Laparoscopy Surgery in Bhubaneswar

A technique for performing surgery with tiny incisions is called laparoscopy. It is not the same as "open" surgery, where a skin incision as long as several inches may be made. One term for laparoscopic surgery is "minimally invasive surgery."

A laparoscope is a specialised tool used in laparoscopic surgery. Through a little incision, the long, thin laparoscope is placed into the abdomen. A connected camera enables the obstetrician-gynaecologist (ob-gyn) to see the pelvic and abdominal organs on a monitor. It is possible to employ different tools to solve an issue. These tools are typically placed in the abdomen through further, tiny incisions. On occasion, they might be introduced via the same laparoscopic, single incision. The term "single-site" laparoscopy refers to this kind of procedure. With the best obstetrician doctors, we offer you the best Laparoscopy Surgery in Bhubaneswar.

Explore advanced laparoscopy surgery options at Manipal Hospitals in Bhubaneswar. Discover minimally invasive procedures for a range of conditions, ensuring faster recovery and minimal scarring.

FAQ's

Numerous advantages come with laparoscopy. Compared to open abdominal surgery, which necessitates larger incisions, longer hospital stays, and longer recovery periods, laparoscopic surgery includes less pain. In general, laparoscopic surgery recovery is quicker than open abdominal surgery recovery. You can heal more quickly and have fewer scars because of the smaller incisions that are employed. Additionally, there is less chance of infection than with open surgery. 
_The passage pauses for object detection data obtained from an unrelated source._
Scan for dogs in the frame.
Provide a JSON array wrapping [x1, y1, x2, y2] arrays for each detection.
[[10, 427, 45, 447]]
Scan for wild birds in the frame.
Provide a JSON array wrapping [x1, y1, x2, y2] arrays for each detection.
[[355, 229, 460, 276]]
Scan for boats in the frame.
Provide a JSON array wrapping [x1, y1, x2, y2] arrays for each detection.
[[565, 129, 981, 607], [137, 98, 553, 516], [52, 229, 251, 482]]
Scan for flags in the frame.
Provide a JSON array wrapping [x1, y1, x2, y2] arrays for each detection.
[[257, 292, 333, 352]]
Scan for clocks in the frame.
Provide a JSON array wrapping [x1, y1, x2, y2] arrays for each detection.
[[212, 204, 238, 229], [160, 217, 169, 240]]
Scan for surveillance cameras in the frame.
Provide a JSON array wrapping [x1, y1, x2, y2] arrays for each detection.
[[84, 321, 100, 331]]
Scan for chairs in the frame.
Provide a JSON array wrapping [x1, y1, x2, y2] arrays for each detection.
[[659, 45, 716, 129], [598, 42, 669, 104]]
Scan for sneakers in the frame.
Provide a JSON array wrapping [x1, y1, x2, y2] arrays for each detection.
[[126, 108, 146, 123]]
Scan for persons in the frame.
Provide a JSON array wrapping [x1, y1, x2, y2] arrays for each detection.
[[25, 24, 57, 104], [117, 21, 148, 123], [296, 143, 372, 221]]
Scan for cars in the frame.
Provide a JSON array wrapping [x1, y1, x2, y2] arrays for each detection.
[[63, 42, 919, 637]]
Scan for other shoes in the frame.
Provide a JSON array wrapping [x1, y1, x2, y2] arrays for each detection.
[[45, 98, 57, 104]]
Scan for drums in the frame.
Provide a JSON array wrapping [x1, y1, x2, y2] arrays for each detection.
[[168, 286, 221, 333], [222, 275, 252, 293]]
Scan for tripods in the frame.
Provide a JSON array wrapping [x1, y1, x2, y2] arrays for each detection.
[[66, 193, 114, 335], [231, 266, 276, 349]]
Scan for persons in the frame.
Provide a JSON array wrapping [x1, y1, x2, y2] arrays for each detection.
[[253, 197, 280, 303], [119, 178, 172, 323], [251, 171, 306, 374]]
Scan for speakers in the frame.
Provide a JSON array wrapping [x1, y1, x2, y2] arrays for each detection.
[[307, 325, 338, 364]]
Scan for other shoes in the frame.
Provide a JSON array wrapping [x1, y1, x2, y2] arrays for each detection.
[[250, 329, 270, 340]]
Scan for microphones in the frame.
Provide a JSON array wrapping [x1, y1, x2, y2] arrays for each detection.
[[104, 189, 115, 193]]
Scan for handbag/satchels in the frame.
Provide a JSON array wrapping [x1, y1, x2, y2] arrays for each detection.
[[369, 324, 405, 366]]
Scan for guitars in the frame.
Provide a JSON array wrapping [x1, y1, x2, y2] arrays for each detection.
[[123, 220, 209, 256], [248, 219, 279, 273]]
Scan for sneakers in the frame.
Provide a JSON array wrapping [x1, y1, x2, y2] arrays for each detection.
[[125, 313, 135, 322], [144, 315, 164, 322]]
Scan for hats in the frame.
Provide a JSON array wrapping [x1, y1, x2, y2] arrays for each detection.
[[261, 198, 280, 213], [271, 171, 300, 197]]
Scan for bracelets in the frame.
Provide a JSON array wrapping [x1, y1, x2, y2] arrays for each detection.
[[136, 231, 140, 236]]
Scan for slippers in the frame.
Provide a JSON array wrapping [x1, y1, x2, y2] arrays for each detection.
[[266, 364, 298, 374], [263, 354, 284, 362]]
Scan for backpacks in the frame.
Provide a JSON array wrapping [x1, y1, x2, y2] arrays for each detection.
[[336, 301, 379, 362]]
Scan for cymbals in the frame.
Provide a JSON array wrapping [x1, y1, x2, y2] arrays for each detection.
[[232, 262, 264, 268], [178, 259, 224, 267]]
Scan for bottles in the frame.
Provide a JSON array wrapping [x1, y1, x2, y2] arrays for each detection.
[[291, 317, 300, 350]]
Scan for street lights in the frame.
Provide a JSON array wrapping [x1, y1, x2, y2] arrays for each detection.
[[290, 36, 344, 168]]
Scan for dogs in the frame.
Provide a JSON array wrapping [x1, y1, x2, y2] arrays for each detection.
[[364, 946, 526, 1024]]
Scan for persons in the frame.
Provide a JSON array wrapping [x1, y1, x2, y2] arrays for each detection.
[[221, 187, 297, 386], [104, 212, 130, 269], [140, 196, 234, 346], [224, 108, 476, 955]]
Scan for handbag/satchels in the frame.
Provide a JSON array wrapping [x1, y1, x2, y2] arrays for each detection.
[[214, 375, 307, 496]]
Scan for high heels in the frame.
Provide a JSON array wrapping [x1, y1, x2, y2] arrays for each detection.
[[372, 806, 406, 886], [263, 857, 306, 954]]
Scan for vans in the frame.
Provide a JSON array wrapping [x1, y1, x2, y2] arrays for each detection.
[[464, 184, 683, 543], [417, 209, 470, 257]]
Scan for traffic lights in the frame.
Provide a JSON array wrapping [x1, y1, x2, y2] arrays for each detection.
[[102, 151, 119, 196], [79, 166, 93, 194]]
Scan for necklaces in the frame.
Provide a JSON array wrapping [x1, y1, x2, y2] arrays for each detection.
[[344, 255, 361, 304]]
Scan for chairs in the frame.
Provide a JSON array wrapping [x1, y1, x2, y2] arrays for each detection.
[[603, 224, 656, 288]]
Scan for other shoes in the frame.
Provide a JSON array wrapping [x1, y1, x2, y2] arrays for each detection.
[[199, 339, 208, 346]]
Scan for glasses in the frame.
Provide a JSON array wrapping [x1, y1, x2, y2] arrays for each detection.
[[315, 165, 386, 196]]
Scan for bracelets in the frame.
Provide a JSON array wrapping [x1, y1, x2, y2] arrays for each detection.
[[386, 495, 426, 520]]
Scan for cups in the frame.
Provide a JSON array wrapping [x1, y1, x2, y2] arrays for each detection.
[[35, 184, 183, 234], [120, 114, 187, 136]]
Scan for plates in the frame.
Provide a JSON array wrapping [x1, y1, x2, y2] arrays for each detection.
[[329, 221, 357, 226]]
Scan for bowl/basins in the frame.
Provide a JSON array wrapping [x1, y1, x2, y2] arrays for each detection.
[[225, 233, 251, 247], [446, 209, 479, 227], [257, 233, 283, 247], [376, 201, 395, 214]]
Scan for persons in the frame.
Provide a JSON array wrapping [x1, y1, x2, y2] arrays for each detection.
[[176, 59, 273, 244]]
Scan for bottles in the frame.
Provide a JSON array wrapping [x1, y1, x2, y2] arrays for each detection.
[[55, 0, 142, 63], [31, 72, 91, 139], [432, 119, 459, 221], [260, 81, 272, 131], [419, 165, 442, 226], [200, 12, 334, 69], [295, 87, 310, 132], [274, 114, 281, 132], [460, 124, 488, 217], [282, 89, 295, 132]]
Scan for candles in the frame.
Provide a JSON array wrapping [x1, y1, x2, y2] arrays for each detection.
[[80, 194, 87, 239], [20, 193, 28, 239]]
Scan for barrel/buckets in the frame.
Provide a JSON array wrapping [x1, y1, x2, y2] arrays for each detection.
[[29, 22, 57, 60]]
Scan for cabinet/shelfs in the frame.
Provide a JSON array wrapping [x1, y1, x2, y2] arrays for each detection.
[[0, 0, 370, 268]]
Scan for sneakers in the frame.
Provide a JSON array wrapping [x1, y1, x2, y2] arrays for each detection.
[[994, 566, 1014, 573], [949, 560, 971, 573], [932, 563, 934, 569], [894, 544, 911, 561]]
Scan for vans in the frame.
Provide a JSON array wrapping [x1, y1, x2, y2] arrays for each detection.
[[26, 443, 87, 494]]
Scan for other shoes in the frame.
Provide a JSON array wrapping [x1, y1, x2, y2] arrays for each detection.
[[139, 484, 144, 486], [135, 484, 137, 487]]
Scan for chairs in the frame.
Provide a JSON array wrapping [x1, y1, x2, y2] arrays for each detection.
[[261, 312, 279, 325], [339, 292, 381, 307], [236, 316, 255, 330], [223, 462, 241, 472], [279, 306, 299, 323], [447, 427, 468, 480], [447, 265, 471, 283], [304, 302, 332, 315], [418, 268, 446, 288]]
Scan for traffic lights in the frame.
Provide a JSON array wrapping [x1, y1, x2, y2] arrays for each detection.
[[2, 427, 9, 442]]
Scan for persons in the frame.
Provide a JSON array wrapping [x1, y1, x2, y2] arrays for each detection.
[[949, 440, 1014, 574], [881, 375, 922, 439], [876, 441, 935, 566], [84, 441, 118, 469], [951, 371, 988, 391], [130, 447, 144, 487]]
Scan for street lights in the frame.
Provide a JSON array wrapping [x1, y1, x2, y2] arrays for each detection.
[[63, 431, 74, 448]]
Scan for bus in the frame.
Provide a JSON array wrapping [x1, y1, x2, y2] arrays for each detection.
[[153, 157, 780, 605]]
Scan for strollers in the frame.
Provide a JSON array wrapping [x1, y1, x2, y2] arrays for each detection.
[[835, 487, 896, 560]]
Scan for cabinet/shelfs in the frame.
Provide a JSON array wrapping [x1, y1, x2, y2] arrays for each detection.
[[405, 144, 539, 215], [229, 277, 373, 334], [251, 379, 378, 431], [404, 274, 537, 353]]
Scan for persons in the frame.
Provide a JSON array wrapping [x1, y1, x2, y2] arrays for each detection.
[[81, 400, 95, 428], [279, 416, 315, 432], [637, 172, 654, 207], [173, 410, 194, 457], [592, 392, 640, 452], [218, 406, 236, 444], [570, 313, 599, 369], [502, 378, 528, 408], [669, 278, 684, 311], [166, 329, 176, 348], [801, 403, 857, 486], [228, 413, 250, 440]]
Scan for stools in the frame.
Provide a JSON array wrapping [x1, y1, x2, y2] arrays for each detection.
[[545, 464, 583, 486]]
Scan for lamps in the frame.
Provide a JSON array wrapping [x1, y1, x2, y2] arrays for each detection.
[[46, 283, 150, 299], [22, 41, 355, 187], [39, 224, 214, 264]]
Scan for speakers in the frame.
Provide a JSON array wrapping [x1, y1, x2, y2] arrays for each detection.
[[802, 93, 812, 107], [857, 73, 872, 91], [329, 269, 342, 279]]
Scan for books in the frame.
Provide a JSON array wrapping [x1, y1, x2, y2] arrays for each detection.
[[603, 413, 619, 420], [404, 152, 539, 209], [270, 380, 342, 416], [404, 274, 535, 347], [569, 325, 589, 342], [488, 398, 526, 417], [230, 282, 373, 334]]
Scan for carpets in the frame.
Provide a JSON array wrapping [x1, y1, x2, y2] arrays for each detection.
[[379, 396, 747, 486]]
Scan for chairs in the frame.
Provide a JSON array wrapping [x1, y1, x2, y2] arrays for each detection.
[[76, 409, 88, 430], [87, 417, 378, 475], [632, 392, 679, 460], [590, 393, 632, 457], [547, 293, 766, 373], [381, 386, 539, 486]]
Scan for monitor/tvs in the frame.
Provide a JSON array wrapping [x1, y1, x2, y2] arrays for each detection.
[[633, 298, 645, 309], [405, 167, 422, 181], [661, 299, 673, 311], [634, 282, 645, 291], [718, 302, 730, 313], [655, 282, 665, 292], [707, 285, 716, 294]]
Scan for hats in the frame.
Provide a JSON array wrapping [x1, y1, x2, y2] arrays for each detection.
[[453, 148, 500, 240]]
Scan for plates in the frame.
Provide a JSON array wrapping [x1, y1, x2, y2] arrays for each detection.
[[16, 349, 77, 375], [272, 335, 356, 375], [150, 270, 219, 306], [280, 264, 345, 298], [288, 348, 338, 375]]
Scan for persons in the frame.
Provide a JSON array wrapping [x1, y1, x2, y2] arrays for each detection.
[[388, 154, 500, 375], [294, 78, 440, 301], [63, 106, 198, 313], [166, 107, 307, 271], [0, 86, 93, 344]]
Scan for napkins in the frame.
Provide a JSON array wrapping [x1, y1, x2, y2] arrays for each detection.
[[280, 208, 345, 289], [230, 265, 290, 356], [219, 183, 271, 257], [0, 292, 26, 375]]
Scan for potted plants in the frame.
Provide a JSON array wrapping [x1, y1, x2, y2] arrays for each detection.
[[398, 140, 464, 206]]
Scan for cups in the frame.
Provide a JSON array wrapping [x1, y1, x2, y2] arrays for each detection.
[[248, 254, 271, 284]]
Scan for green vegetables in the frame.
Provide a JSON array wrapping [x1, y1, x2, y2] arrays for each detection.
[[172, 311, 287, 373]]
Laparoscopes come in two varieties: 

  • A telescopic rod lens system is typically coupled with a single- or triple-chip CCD video camera.

  • A digital laparoscope that does away with the rod lens arrangement by attaching a tiny digital video camera to the end of the instrument. 

Laparoscopy is a minimally invasive surgical procedure used for both therapeutic and diagnostic reasons in obstetrics. A laparoscope, a thin, flexible tube containing a camera and light source, is introduced through tiny incisions made in the abdomen. This enables the obstetrician to view the uterus, fallopian tubes, and ovaries, among other pelvic organs, in real-time on a monitor. Any anomalies or illnesses that impact fertility, including endometriosis or pelvic inflammatory disease, can be found and treated throughout the process. Laparoscopic surgery can also be used for therapeutic interventions, such as eliminating scar tissue, treating ovarian cysts, or correcting anatomical anomalies. This method frequently results in shorter recovery times and less pain following surgery than open surgery. 
 

Although laparoscopy has several benefits in obstetrics and gynaecology, there are also some drawbacks:

  • Risk of complications: Although uncommon, there is a chance that laparoscopic surgery will result in complications such as organ damage, haemorrhage, infection, or anaesthesia-related unpleasant reactions.

  • Limited accessibility: Laparoscopic access may be difficult or impracticable in some circumstances, such as those involving significant adhesions or severe obesity, requiring open surgery.

  • Time of Procedure: Compared to open surgery, laparoscopic treatments may take longer to complete, especially for surgeons with less laparoscopic experience.

Obstetric laparoscopy complications might include:

  • Damage to nearby structures: During trocar implantation, this could include the bladder, colon, or blood vessels.

  • Bleeding: Bleeding can occur from the surgical site or vessels.

  • Infection: Possibility of infection within the abdomen or at the locations of incisions. 

  • Complications with anaesthesia: Like allergic reactions or breathing problems. 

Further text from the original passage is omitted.